◆ **What is being asked**:
Write out the data below exactly as given, without any of its pictures.

◆ **Data provided**:
□ □ □ □ □ □ □
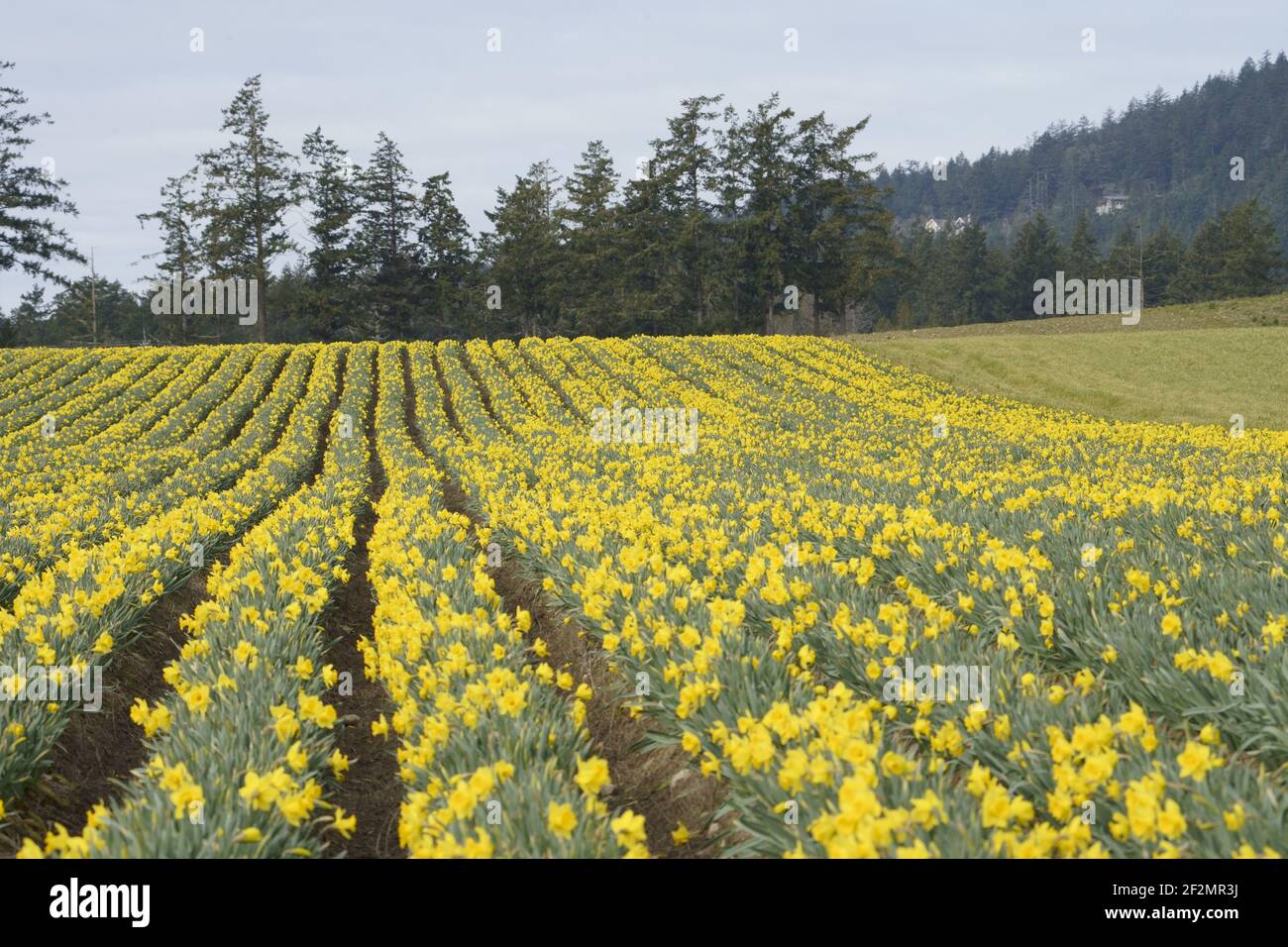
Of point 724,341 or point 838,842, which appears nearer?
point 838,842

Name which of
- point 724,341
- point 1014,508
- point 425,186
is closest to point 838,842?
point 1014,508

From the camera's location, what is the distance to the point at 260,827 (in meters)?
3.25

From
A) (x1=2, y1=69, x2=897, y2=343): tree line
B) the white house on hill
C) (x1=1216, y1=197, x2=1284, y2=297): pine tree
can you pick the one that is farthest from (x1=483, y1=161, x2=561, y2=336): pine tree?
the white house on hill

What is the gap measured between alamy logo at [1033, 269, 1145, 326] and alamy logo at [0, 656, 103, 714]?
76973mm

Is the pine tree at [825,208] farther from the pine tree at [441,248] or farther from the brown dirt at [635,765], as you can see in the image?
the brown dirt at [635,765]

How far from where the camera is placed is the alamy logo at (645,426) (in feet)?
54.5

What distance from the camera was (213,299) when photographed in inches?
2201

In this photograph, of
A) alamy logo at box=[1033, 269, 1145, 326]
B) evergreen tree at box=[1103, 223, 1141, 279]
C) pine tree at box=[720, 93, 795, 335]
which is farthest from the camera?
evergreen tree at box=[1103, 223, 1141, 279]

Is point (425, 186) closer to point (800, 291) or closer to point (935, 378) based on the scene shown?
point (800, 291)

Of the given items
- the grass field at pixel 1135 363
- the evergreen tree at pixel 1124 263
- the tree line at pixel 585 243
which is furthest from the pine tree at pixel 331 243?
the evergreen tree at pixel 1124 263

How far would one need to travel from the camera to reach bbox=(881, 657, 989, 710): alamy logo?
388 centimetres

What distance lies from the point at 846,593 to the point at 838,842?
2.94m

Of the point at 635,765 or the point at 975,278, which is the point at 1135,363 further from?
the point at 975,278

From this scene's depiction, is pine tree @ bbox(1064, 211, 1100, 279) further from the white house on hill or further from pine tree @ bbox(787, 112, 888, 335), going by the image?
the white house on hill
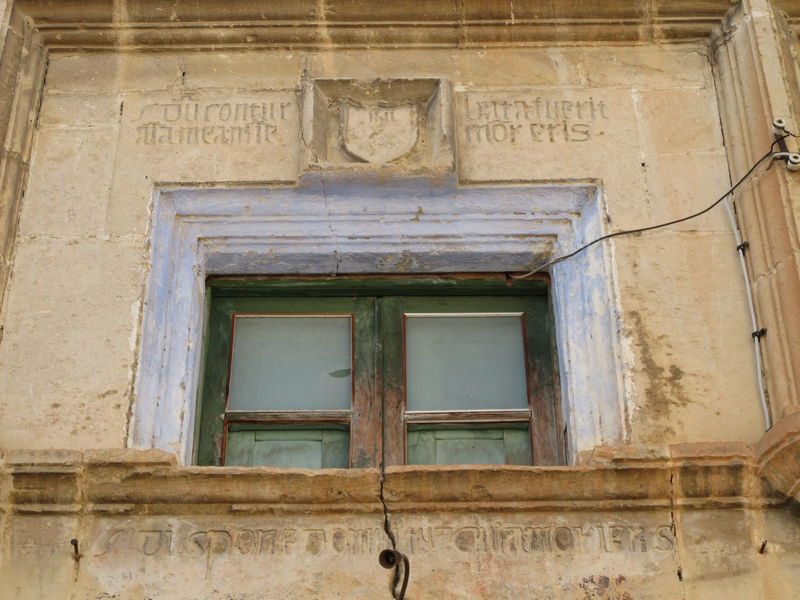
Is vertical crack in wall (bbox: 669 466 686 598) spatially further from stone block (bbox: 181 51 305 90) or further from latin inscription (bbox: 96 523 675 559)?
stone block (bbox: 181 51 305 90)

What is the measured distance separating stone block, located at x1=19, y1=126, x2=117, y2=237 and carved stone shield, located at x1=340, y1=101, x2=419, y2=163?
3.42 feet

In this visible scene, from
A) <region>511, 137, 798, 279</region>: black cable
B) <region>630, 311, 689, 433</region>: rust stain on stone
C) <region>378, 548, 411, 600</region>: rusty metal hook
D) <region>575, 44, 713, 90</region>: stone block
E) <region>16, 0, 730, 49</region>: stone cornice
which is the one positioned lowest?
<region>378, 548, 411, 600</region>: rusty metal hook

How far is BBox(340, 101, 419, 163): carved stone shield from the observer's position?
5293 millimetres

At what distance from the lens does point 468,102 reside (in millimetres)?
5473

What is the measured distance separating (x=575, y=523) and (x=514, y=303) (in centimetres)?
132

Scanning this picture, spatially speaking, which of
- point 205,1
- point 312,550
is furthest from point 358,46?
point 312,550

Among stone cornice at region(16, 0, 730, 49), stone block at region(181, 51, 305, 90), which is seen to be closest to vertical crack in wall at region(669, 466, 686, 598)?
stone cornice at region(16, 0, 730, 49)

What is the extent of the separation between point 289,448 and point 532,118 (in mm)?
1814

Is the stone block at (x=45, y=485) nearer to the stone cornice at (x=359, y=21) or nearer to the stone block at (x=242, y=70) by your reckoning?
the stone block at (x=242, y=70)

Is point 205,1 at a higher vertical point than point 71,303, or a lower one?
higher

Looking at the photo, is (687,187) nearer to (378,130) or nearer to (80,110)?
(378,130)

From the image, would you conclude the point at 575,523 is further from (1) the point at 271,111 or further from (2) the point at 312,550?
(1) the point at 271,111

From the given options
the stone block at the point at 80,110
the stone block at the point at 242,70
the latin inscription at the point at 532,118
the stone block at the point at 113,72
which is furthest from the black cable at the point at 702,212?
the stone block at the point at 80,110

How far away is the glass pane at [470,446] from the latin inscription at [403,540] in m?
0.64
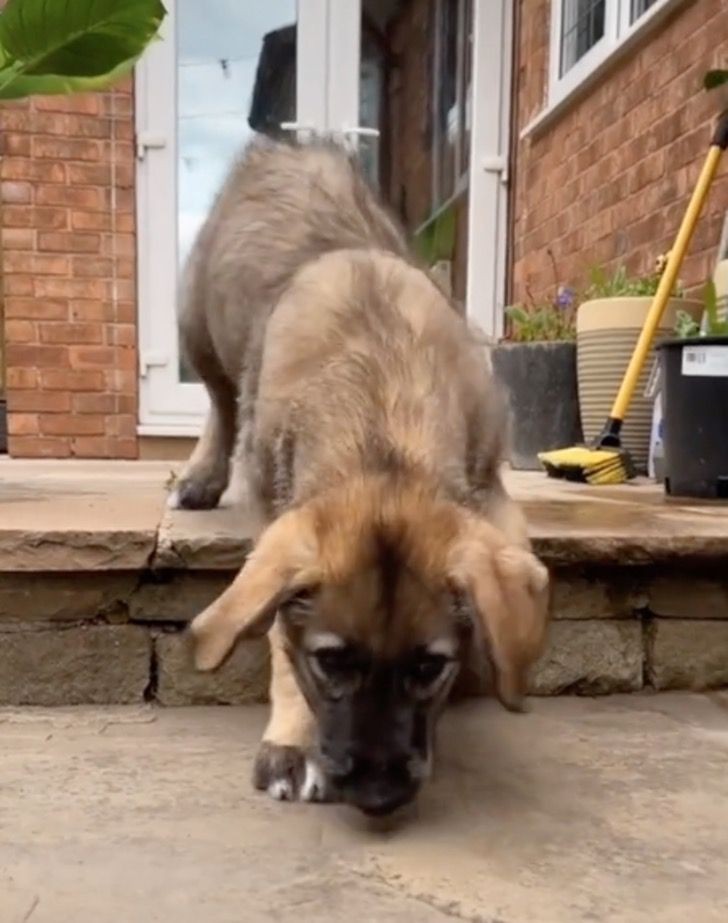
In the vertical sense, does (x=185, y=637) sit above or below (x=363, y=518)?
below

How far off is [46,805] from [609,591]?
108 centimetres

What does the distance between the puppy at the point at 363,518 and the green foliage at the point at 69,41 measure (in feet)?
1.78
□ □ □ □ □ □ □
◆ **Completed exercise**:
Of point 724,341 or point 838,842, which appears nearer?
point 838,842

Name which of
- point 724,341
- point 1014,508
- point 425,186
is closest to point 838,842?
point 1014,508

From the camera's location, what is the distance to the point at 260,827 (in meters)?
3.25

From
A) (x1=2, y1=69, x2=897, y2=343): tree line
B) the white house on hill
C) (x1=1216, y1=197, x2=1284, y2=297): pine tree
can you pick the one that is farthest from (x1=483, y1=161, x2=561, y2=336): pine tree?
the white house on hill

What is the gap measured between alamy logo at [1033, 269, 1145, 326] and alamy logo at [0, 656, 103, 714]?
76973mm

Is the pine tree at [825,208] farther from the pine tree at [441,248] or farther from the brown dirt at [635,765], as you can see in the image?
the brown dirt at [635,765]

How far from where the camera is placed is the alamy logo at (645,426) (in feet)?
54.5

What distance from the camera was (213,299) when photographed in inches?
2201

In this photograph, of
A) alamy logo at box=[1033, 269, 1145, 326]
B) evergreen tree at box=[1103, 223, 1141, 279]
C) pine tree at box=[720, 93, 795, 335]
which is farthest from the camera?
evergreen tree at box=[1103, 223, 1141, 279]

Is point (425, 186) closer to point (800, 291) or closer to point (935, 378) based on the scene shown?
point (800, 291)

Of the given items
- the grass field at pixel 1135 363
- the evergreen tree at pixel 1124 263
- the tree line at pixel 585 243
which is furthest from the pine tree at pixel 331 243?
the evergreen tree at pixel 1124 263

How far would one need to travel from the camera to reach bbox=(881, 657, 989, 710): alamy logo?
388 centimetres

What distance lies from the point at 846,593 to the point at 838,842?
2.94m

Of the point at 635,765 or the point at 975,278, which is the point at 1135,363 further from?
the point at 975,278

From this scene's depiction, is pine tree @ bbox(1064, 211, 1100, 279) further from the white house on hill or further from pine tree @ bbox(787, 112, 888, 335), going by the image?
the white house on hill
Is vertical crack in wall (bbox: 669 466 686 598) spatially further from stone block (bbox: 181 51 305 90) or further from latin inscription (bbox: 96 523 675 559)?
stone block (bbox: 181 51 305 90)

What is the measured distance separating stone block, located at x1=19, y1=126, x2=117, y2=237 and carved stone shield, located at x1=340, y1=101, x2=419, y2=163?
3.42 feet

In this visible scene, from
A) <region>511, 137, 798, 279</region>: black cable
B) <region>630, 311, 689, 433</region>: rust stain on stone
C) <region>378, 548, 411, 600</region>: rusty metal hook
D) <region>575, 44, 713, 90</region>: stone block
E) <region>16, 0, 730, 49</region>: stone cornice
which is the one positioned lowest?
<region>378, 548, 411, 600</region>: rusty metal hook

How far is BBox(340, 101, 419, 163): carved stone shield from the observer's position?
5293 millimetres

At what distance from the lens does point 468,102 reside (in millimetres)?
5473

What is the measured distance separating (x=575, y=523) and (x=514, y=303) (in centimetres)?
132

Scanning this picture, spatially speaking, which of
- point 205,1
- point 312,550
is furthest from point 358,46?
point 312,550

Among stone cornice at region(16, 0, 730, 49), stone block at region(181, 51, 305, 90), which is seen to be closest to vertical crack in wall at region(669, 466, 686, 598)?
stone cornice at region(16, 0, 730, 49)

What is the extent of the separation between point 289,448 and point 532,118 (in mm)?
1814

Is the stone block at (x=45, y=485) nearer to the stone cornice at (x=359, y=21) or nearer to the stone block at (x=242, y=70) by your reckoning?
the stone block at (x=242, y=70)

Is point 205,1 at a higher vertical point than point 71,303, or a lower one?
higher

Looking at the photo, is (687,187) nearer to (378,130) or nearer to (80,110)?
(378,130)

From the image, would you conclude the point at 575,523 is further from (1) the point at 271,111 or further from (2) the point at 312,550?
(1) the point at 271,111

From the given options
the stone block at the point at 80,110
the stone block at the point at 242,70
the latin inscription at the point at 532,118
the stone block at the point at 113,72
which is furthest from the black cable at the point at 702,212?
the stone block at the point at 80,110

How far away is the glass pane at [470,446] from the latin inscription at [403,540] in m?
0.64
In the vertical sense, does (x=185, y=637) sit above or below (x=363, y=518)?
below

How far off is [46,805] from [609,591]?
108 centimetres

What does the distance between the puppy at the point at 363,518 and the green foliage at the point at 69,41 measure (in feet)?
1.78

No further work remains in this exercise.